◆ **Exercise**:
Retype, exactly and only, each line from the one containing "kingdom: Animalia" to the end of the records below.

────────

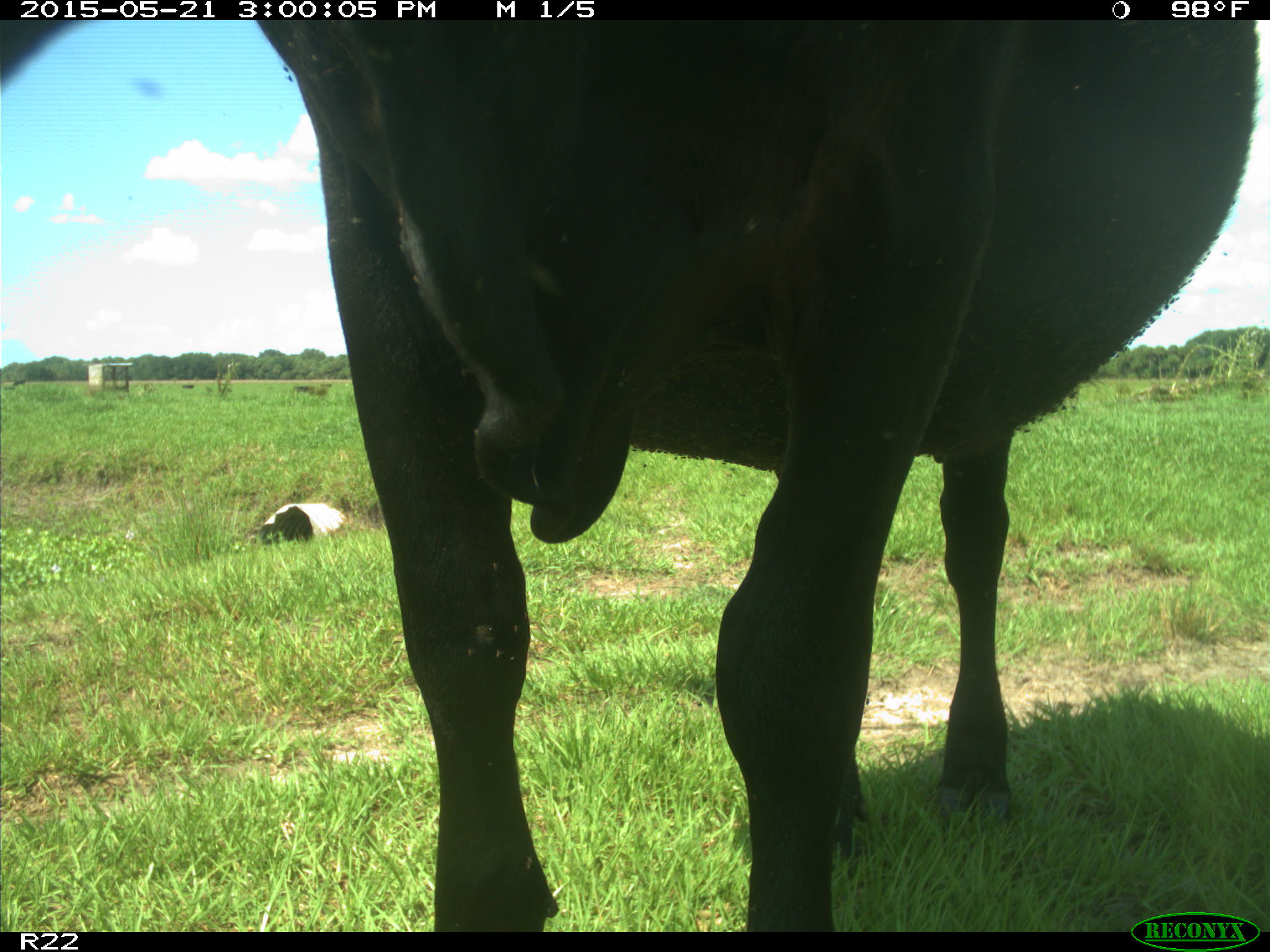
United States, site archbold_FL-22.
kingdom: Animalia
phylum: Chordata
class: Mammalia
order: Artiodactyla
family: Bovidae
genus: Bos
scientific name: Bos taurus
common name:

────────

◆ **Answer to this task**:
kingdom: Animalia
phylum: Chordata
class: Mammalia
order: Artiodactyla
family: Bovidae
genus: Bos
scientific name: Bos taurus
common name:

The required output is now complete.